**SUPPLIED TEXT:**
#####
In this note, we look at the role camera placement and surveillance retrieval played in the Avonte Oquendo case from the findings of an investigative report.

Background

Avonte Oquendo was a 14-year-old non-verbal autistic student with a penchant for escaping from buildings. His mother enrolled him at Riverview School, a school for students with disabilities, in Long Island, New York hoping to provide him with a place to learn where he would be supervised most of the day. His mother warned the school to keep an eye on him and to make sure to have daily communication with him because he “will leave the building.”

Whatever the school was doing was worked until on October 4, 2013, when he escaped. His body washed up near Queens three months later. Medical examiners were unable to determine a cause of death.

The Special Commissioner of Investigation for the New York City schools launched and investigation into the incident and found the school did not follow its own protocols. The report also shows cameras could have helped if the school would have looked at the footage sooner.

Problem Accessing Surveillance Footage

After an instructor noticed Avonte was missing, no one in the building had the password to review the cameras and the principal who did was gone that day and did not return until later that afternoon.

Cameras Document Escape

The placement of cameras on every floor and on both sides of entryways and exits allowed the school to document Avonte's route of travel from breaking away from his class to leaving the building.

SCI investigators say footage showed Avonte move from location to location, backtracking to avoid a security guard and teachers and eventually making his way out of an open door where buses offload. An exterior camera captures him running down the street and out of sight:

It was first noticed that Avonte was missing after lunchtime. Surveillance video shows a student slipping away from the rest of the group of students and instructors, according to the investigation. The instructor goes after the student, but when she catches up to the group in the classroom, another student, Avonte, is missing.
#####
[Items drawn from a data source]

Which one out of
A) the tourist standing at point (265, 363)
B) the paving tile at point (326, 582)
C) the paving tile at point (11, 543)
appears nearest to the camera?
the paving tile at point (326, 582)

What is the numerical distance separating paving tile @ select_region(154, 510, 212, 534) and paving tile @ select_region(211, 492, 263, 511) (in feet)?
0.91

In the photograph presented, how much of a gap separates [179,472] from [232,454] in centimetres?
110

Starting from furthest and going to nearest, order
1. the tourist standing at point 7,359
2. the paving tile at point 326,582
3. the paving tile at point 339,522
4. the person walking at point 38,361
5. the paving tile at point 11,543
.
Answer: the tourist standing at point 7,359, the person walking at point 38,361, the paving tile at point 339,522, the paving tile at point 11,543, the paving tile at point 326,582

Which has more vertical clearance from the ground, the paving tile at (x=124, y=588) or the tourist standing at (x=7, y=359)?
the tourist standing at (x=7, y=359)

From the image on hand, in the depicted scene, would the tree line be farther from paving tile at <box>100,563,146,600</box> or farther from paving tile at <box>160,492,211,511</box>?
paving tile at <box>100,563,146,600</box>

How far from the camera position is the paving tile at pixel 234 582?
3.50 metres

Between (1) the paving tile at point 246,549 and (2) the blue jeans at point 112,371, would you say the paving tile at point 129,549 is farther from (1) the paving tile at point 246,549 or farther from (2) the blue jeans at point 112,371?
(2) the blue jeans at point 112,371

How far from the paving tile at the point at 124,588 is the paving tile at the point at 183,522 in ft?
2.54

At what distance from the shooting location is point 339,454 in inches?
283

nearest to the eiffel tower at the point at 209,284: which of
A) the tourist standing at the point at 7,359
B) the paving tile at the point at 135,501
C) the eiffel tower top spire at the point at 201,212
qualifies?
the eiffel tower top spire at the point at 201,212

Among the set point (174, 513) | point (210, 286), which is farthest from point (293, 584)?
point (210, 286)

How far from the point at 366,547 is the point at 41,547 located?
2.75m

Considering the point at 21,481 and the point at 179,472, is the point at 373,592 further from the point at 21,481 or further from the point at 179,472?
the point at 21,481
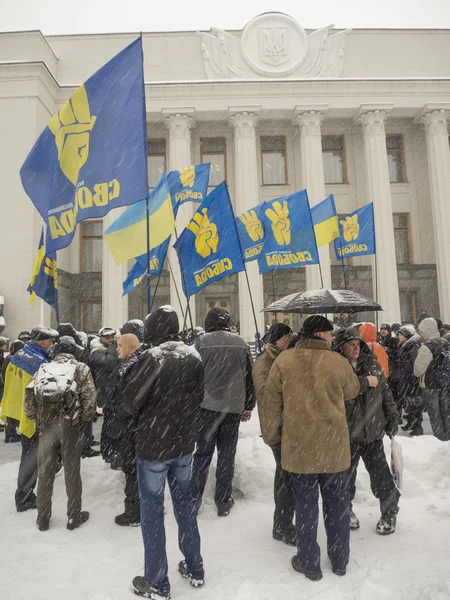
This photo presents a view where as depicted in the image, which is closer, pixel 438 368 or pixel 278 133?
pixel 438 368

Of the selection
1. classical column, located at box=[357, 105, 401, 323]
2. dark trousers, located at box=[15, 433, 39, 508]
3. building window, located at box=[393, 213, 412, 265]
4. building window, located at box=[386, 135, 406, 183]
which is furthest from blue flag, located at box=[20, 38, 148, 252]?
building window, located at box=[386, 135, 406, 183]

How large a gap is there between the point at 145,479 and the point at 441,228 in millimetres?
20469

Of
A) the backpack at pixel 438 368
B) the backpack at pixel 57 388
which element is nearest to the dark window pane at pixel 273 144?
the backpack at pixel 438 368

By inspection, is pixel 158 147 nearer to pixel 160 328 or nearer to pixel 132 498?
pixel 132 498

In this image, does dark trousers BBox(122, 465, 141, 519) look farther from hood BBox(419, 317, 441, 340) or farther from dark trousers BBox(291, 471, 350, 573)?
hood BBox(419, 317, 441, 340)

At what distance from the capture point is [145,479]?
2.87 metres

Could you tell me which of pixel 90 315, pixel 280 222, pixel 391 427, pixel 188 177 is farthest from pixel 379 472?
pixel 90 315

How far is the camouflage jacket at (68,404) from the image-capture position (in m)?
3.95

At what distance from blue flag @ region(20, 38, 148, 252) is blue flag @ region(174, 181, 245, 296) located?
1.82 m

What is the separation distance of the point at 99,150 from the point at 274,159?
18.9m

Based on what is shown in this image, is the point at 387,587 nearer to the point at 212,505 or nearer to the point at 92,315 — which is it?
the point at 212,505

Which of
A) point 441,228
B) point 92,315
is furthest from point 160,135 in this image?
point 441,228

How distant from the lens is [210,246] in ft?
20.6

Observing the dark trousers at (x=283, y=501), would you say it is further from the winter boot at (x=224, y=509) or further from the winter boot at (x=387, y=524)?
the winter boot at (x=387, y=524)
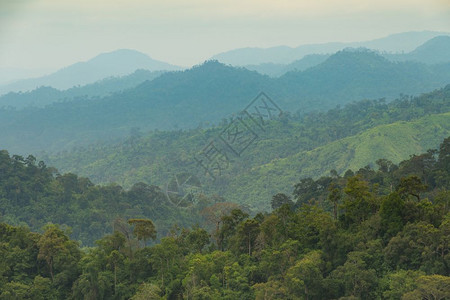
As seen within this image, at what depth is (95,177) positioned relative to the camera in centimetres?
7056

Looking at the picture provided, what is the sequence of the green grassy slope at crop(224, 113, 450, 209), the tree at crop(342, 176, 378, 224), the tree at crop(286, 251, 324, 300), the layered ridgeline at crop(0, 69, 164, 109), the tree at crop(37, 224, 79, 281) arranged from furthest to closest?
the layered ridgeline at crop(0, 69, 164, 109) → the green grassy slope at crop(224, 113, 450, 209) → the tree at crop(37, 224, 79, 281) → the tree at crop(342, 176, 378, 224) → the tree at crop(286, 251, 324, 300)

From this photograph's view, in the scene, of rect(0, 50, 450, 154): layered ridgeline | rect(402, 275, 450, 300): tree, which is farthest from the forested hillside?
rect(0, 50, 450, 154): layered ridgeline

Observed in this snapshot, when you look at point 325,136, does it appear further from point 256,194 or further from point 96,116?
point 96,116

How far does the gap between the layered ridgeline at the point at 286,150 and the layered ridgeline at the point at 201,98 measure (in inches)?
1169

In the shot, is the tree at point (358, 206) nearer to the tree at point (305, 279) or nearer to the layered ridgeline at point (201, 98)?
the tree at point (305, 279)

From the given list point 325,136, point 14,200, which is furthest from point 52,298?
point 325,136

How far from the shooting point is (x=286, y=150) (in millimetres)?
64875

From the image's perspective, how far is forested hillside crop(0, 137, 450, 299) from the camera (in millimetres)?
13461

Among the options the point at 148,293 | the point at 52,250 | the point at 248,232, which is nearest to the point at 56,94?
the point at 52,250

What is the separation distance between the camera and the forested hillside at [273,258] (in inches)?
530

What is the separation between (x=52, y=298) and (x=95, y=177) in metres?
55.5

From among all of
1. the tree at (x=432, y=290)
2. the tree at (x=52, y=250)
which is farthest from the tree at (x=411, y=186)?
the tree at (x=52, y=250)

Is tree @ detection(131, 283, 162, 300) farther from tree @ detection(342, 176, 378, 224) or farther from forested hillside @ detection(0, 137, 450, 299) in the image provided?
tree @ detection(342, 176, 378, 224)

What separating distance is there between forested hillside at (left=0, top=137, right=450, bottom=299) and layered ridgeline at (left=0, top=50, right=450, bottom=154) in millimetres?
89739
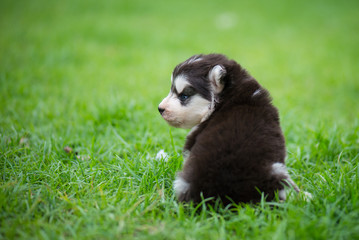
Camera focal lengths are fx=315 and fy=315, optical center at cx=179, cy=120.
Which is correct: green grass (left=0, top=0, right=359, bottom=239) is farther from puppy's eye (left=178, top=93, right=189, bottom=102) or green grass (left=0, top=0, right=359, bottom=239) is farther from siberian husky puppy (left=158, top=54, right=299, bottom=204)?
puppy's eye (left=178, top=93, right=189, bottom=102)

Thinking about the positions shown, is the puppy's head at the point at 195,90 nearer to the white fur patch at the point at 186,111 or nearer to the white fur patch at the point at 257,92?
the white fur patch at the point at 186,111

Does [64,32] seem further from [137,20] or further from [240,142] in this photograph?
[240,142]

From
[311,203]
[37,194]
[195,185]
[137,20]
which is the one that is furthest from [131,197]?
[137,20]

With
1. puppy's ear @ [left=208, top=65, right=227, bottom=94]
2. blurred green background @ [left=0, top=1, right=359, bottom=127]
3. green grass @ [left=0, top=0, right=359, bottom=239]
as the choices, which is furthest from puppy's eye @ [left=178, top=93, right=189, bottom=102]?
blurred green background @ [left=0, top=1, right=359, bottom=127]

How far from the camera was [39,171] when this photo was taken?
11.3 feet

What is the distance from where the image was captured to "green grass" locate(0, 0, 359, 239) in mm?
2691

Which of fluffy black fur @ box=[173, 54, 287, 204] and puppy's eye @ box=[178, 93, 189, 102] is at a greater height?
puppy's eye @ box=[178, 93, 189, 102]

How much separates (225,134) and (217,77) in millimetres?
669

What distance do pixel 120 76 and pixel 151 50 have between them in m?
2.74

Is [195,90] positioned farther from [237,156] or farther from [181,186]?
[181,186]

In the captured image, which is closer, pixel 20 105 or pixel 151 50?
pixel 20 105

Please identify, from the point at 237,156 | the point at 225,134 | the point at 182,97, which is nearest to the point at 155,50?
the point at 182,97

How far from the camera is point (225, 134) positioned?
2.87m

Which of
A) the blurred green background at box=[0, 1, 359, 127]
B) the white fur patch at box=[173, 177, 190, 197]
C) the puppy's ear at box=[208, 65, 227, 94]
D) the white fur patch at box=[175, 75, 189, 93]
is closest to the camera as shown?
the white fur patch at box=[173, 177, 190, 197]
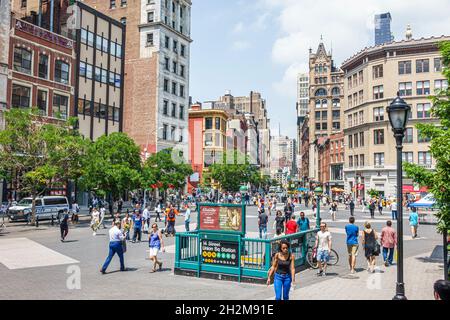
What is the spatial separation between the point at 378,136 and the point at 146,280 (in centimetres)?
6082

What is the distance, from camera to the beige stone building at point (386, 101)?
206ft

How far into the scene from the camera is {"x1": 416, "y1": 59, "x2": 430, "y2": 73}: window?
62.8 metres

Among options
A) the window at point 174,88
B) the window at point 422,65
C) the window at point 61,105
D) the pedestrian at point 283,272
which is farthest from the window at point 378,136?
the pedestrian at point 283,272

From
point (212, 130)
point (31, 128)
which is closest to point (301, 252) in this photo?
point (31, 128)

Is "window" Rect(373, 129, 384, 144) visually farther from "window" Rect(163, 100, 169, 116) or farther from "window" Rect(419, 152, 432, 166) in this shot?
"window" Rect(163, 100, 169, 116)

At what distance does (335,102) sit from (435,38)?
5852cm

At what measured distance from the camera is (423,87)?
63.0 metres

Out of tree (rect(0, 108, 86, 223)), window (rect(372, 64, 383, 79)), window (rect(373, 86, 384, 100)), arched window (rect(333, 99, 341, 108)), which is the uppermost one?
arched window (rect(333, 99, 341, 108))

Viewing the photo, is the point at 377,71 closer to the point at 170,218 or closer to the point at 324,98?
the point at 170,218

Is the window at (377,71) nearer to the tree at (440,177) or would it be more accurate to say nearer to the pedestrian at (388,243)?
the pedestrian at (388,243)

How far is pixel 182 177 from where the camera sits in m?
48.0

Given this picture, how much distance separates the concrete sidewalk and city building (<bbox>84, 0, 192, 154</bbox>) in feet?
158

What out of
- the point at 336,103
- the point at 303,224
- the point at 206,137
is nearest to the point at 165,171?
the point at 303,224

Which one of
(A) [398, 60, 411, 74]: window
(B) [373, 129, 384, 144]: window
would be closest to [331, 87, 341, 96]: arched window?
(B) [373, 129, 384, 144]: window
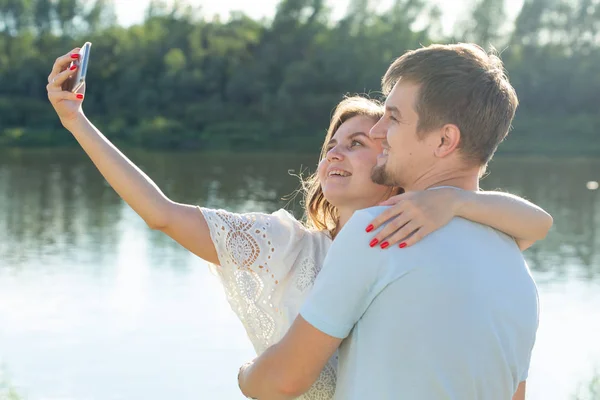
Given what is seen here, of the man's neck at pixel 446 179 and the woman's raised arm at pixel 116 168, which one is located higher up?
the man's neck at pixel 446 179

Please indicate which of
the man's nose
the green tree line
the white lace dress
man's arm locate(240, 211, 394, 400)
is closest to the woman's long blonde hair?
the white lace dress

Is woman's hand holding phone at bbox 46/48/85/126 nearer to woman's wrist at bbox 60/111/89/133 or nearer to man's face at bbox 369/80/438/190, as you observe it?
woman's wrist at bbox 60/111/89/133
#####
**WHAT TO PRODUCE:**
From the text on the Avonte Oquendo case, quote word for word the part that opens with the words containing "Whatever the school" and closes with "the footage sooner.". The data has no role in this exercise.

**RESPONSE BOX:**
Whatever the school was doing was worked until on October 4, 2013, when he escaped. His body washed up near Queens three months later. Medical examiners were unable to determine a cause of death.

The Special Commissioner of Investigation for the New York City schools launched and investigation into the incident and found the school did not follow its own protocols. The report also shows cameras could have helped if the school would have looked at the footage sooner.